The woman in the Facebook Frat House (June 2012), by Katherine Loose for The Wall Street Journal – “The author joined Facebook in 2005 as one of the first members of the company’s nascent customer-relations team. It was just a year since Mark Zuckerberg had moved Facebook’s headquarters from his Harvard dorm room to California. When she arrived, there were 50 employees working from a small office in downtown Palo Alto, and the collegiate culture remained thick. Here is some of what she remembers from those days.”
The Monster of Florence (July 2006), by Douglas Preston for The Atlantic – “Between 1974 and 1985, seven couples—fourteen people in all—were murdered while making love in parked cars in the hills of Florence. The case was never solved, and it has become one of the longest and most expensive criminal investigations in Italian history.”

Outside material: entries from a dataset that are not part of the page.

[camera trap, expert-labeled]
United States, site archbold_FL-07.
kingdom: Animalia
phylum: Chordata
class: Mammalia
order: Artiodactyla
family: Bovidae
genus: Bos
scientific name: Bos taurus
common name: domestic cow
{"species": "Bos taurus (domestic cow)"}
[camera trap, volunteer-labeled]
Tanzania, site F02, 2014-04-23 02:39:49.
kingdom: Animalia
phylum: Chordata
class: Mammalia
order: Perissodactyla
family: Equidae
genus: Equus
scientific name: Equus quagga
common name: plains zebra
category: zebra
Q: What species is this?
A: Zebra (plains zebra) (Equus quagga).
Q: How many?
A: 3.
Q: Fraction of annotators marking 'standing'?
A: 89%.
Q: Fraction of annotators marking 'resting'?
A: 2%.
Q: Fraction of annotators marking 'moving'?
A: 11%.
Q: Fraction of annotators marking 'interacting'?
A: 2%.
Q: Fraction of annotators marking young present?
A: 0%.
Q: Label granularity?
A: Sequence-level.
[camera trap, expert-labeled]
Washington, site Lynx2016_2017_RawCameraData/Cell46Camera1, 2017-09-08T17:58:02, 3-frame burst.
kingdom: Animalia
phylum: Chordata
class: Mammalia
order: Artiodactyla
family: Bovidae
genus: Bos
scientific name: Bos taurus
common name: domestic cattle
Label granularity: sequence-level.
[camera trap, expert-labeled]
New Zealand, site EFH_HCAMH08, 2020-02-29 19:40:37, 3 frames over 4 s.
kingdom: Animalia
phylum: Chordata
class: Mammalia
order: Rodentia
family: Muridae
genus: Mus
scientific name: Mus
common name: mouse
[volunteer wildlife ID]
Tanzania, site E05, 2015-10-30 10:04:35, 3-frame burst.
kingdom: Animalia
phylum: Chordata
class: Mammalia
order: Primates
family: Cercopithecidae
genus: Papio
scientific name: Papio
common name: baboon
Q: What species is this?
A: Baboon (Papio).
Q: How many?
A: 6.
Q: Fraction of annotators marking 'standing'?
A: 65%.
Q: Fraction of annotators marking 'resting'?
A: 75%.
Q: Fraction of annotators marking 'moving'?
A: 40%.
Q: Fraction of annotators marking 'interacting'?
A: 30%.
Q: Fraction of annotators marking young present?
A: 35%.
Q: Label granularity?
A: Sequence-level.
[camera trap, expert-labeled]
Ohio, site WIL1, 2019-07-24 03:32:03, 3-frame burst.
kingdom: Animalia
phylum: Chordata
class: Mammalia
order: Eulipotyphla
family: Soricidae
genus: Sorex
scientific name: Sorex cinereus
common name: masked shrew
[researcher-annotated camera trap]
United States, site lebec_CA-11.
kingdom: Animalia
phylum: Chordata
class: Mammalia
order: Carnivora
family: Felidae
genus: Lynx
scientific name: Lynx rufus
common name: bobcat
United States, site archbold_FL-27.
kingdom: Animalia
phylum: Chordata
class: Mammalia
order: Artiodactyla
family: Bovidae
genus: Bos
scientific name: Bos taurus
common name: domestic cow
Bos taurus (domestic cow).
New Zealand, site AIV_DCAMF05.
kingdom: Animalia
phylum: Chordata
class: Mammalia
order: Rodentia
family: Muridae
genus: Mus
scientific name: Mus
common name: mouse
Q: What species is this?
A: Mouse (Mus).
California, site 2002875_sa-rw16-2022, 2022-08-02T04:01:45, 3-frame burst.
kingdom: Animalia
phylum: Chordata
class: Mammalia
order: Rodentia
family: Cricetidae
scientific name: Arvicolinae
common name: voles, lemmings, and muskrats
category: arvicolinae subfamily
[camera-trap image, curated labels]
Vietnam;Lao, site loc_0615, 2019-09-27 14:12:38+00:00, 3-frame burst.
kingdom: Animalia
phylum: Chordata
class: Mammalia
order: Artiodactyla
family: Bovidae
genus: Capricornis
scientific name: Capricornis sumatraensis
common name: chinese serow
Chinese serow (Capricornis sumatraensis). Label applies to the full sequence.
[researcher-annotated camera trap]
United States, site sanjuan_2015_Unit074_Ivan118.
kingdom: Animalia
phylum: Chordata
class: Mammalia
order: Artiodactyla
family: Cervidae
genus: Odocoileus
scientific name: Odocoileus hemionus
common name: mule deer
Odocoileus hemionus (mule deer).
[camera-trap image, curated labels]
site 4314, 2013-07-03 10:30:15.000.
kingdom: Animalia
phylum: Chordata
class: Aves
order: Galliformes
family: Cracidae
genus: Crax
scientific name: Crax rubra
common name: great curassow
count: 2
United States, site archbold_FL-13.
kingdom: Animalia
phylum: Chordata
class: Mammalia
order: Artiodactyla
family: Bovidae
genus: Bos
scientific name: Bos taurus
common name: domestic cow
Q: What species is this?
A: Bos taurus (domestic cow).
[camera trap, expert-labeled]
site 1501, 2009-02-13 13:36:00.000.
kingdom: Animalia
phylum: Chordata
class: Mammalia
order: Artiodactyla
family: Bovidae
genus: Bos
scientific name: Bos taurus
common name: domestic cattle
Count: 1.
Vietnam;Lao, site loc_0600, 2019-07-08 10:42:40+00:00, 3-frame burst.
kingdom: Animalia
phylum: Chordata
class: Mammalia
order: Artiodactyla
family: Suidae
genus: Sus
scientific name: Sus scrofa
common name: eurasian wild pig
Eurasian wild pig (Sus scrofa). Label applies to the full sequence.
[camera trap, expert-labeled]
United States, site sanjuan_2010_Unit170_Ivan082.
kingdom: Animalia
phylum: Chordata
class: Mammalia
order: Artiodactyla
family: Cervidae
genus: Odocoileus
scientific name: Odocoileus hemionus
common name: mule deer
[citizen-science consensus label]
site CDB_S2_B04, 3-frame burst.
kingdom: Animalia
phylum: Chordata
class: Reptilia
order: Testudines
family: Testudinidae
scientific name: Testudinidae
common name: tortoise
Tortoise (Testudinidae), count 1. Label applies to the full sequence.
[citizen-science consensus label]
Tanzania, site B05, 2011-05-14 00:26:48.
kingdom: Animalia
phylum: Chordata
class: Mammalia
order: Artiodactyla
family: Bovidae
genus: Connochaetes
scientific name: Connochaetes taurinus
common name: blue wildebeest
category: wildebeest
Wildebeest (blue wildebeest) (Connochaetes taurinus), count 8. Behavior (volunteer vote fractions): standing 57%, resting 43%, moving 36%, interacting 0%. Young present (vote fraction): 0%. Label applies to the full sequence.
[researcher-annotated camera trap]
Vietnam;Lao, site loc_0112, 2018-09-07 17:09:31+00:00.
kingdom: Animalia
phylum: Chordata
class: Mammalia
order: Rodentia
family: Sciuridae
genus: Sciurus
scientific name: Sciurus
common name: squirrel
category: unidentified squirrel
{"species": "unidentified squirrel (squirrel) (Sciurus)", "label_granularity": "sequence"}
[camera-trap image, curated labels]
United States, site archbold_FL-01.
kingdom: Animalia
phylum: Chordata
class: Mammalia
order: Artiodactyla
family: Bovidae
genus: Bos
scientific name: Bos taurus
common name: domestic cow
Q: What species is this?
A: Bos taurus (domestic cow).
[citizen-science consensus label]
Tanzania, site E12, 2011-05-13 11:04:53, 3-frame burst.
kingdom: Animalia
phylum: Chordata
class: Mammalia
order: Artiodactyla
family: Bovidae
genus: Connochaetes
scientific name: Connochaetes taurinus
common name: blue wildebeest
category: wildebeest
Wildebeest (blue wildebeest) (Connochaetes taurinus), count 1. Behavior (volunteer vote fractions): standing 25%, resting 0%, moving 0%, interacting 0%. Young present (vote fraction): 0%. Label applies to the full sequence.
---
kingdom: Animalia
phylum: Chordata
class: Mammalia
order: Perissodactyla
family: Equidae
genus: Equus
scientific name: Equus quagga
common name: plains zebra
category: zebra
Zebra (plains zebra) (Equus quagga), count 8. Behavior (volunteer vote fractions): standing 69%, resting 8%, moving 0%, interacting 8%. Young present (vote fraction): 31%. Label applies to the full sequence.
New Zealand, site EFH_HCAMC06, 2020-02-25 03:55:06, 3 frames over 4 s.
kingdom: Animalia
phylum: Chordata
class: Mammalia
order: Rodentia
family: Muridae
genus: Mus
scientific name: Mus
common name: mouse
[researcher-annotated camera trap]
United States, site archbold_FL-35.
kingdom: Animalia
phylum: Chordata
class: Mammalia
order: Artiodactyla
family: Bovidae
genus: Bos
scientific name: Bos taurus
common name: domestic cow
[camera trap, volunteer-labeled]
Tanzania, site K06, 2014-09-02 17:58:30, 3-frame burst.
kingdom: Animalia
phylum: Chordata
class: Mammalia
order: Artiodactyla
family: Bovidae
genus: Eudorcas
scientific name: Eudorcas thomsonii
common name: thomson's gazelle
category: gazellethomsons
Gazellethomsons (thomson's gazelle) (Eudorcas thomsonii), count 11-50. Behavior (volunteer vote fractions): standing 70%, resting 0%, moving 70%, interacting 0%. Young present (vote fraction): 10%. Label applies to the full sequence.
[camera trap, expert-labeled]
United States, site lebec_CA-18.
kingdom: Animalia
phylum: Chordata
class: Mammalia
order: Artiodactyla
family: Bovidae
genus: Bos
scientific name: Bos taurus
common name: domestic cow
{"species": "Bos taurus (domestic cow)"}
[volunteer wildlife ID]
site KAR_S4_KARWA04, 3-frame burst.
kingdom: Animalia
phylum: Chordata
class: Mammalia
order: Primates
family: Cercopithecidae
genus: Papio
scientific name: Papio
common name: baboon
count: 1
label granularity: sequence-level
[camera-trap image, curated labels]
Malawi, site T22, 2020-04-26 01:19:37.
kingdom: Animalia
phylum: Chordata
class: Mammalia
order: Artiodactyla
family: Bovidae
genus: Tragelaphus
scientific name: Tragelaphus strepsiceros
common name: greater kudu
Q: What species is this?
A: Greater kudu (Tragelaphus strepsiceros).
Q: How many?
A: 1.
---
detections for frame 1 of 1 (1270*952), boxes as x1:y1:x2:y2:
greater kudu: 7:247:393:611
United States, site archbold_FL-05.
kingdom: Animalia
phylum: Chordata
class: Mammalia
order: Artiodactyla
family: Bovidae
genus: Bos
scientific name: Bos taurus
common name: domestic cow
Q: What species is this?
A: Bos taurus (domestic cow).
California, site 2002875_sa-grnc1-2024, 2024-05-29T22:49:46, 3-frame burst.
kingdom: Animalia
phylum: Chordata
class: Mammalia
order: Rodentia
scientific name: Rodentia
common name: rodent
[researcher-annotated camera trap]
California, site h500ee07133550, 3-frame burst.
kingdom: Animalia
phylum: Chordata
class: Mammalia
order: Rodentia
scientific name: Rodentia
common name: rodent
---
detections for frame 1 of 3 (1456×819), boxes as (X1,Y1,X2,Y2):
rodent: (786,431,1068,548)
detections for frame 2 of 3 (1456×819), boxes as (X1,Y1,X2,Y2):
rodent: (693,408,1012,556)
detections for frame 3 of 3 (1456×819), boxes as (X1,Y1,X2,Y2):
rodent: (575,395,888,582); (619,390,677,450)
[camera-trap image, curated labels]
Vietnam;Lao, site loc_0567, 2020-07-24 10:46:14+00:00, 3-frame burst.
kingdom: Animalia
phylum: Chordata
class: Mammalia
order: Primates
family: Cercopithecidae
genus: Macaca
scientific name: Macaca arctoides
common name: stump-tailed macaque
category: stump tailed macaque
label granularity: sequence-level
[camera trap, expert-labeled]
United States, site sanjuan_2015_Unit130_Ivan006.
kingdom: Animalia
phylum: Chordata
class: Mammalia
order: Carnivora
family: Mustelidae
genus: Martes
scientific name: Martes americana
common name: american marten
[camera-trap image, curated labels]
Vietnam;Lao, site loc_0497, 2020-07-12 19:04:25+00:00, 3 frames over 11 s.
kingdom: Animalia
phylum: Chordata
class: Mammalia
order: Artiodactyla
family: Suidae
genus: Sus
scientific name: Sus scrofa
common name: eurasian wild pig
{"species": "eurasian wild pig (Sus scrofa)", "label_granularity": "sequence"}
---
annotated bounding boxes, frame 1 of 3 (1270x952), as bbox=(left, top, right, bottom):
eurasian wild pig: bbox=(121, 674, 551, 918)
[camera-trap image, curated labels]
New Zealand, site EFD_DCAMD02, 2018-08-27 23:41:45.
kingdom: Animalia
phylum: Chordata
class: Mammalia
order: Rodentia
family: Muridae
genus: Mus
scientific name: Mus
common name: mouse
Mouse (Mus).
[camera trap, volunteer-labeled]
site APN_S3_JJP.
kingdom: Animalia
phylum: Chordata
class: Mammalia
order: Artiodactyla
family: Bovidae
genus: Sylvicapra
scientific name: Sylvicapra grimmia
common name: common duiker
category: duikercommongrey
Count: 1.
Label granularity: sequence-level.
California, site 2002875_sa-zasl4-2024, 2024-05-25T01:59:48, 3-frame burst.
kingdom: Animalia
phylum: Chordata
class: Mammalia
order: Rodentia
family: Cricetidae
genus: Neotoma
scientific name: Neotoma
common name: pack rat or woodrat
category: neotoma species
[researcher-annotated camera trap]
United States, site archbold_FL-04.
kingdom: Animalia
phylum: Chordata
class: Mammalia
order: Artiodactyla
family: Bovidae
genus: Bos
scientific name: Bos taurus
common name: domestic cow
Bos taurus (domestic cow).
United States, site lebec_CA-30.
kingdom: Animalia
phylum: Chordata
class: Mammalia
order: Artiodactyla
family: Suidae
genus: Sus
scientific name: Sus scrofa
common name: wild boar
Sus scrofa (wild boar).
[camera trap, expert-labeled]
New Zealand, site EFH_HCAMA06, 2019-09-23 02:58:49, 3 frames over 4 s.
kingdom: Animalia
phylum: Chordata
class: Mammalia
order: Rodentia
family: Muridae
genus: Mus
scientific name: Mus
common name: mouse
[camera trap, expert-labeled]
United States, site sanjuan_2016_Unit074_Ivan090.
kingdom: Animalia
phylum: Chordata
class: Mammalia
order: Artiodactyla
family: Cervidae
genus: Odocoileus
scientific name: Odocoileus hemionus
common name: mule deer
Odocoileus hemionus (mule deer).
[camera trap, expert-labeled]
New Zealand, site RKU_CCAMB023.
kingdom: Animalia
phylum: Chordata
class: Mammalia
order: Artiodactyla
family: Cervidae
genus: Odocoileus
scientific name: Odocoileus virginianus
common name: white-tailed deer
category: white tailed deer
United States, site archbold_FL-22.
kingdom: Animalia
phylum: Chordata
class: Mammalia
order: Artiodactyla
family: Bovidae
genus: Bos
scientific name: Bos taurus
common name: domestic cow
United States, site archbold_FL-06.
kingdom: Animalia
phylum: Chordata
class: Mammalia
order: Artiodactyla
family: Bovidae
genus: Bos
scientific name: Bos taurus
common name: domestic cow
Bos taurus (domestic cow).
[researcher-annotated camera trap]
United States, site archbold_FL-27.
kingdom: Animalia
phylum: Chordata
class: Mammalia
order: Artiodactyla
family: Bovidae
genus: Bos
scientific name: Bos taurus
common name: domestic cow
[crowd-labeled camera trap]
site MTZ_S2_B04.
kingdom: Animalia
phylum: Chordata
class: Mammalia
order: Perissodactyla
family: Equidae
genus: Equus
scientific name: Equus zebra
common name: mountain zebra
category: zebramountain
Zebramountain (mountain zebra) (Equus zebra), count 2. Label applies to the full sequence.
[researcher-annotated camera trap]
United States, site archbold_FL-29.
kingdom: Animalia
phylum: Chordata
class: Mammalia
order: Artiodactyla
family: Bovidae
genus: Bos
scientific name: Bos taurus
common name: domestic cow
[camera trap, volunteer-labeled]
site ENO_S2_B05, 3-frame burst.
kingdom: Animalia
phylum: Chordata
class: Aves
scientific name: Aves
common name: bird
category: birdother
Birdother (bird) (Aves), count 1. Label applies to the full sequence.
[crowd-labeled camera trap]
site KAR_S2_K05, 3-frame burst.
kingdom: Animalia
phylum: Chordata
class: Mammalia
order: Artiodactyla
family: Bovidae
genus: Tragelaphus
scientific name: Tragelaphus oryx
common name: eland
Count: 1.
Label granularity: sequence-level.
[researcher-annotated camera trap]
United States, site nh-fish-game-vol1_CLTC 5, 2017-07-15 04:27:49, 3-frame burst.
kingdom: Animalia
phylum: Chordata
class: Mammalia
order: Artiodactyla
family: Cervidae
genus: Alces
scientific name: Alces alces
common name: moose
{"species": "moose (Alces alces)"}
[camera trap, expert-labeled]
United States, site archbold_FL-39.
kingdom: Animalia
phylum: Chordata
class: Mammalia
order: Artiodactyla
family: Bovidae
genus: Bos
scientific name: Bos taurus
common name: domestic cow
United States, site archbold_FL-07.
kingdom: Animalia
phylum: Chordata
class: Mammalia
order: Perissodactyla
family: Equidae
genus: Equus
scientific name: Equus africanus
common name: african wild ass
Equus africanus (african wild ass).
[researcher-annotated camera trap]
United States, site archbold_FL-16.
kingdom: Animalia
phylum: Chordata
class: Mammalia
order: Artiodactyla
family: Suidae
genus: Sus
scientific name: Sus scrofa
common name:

Death by Degrees (June 2012), by The Editors for n+1 – Interesting to think about. – “Americans have been affluent enough for long enough that it’s difficult to remember there was once a time when solidarity trumped the compulsion to rank. The inclusive vision that once drove the labor movement has given way to a guild mentality, at times also among unions, that is smug and parochial.”
My Life As a Bibliophile (June 2012), by Julian Barnes for The Guardian – I fear that when I finally live in a place I plan on staying for more than a year, that I will quickly fill the entire house with books. Which will be AWESOME!